Breaking promises

slacktivist tells a not too apocryphal story.

So in this story you have an old uncle who lives in a mansion outside of town.

Your uncle owns the valuable mansion outright, but has little else in the way of assets and income.

He proposes a deal. If you will provide him with money to live on, a percentage of your wages, you will be allowed to move into the mansion when you retire and he will leave the grand old house to you.

It seems like a good arrangement.

The cash for your uncle — 11.7 percent of your wages — takes a pretty big chunk out of your paycheck. But you’re glad to know that you’re ensuring the economic security of your older kin. And in return you have received a sacred promise that you, too, will have economic security in your retirement years.

For years the arrangement goes smoothly. Eventually your uncle discovers that the pipes in the basement of the mansion need to be replaced, and you increase your payments to 15.3 percent. Your contributions to your uncle’s care now take a bigger chunk of your wages than even income tax does, but you still consider this a wise investment in both your uncle’s well-being and your own future security.

Then one day you receive a letter from your uncle.

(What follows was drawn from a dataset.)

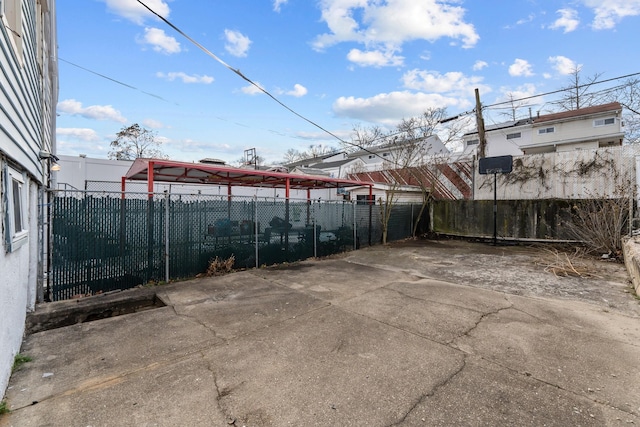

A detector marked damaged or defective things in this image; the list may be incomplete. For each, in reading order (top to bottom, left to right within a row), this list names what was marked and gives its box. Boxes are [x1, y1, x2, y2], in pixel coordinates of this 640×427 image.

cracked concrete slab [1, 239, 640, 426]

He confesses that he never actually had the pipes in the basement repaired. The resulting water damage has rendered the building unlivable and it has been condemned. He also tells you that he no longer owns the mansion. It now belongs to DiTech, which repossessed the building after he defaulted on the second and third mortgages he had taken out on the mansion. The cash from that refinancing is all gone — your uncle used all that money to pay his living expenses while he squandered all the payments you had been sending on lavish parties for his rich friends.

Your uncle thanks you for looking after him all those years and tells you not to worry about him — he’s moved into the mansion of one of those rich friends and will be able to live well and party on for the rest of his days.

The letter concludes:

Best wishes and good luck with your future.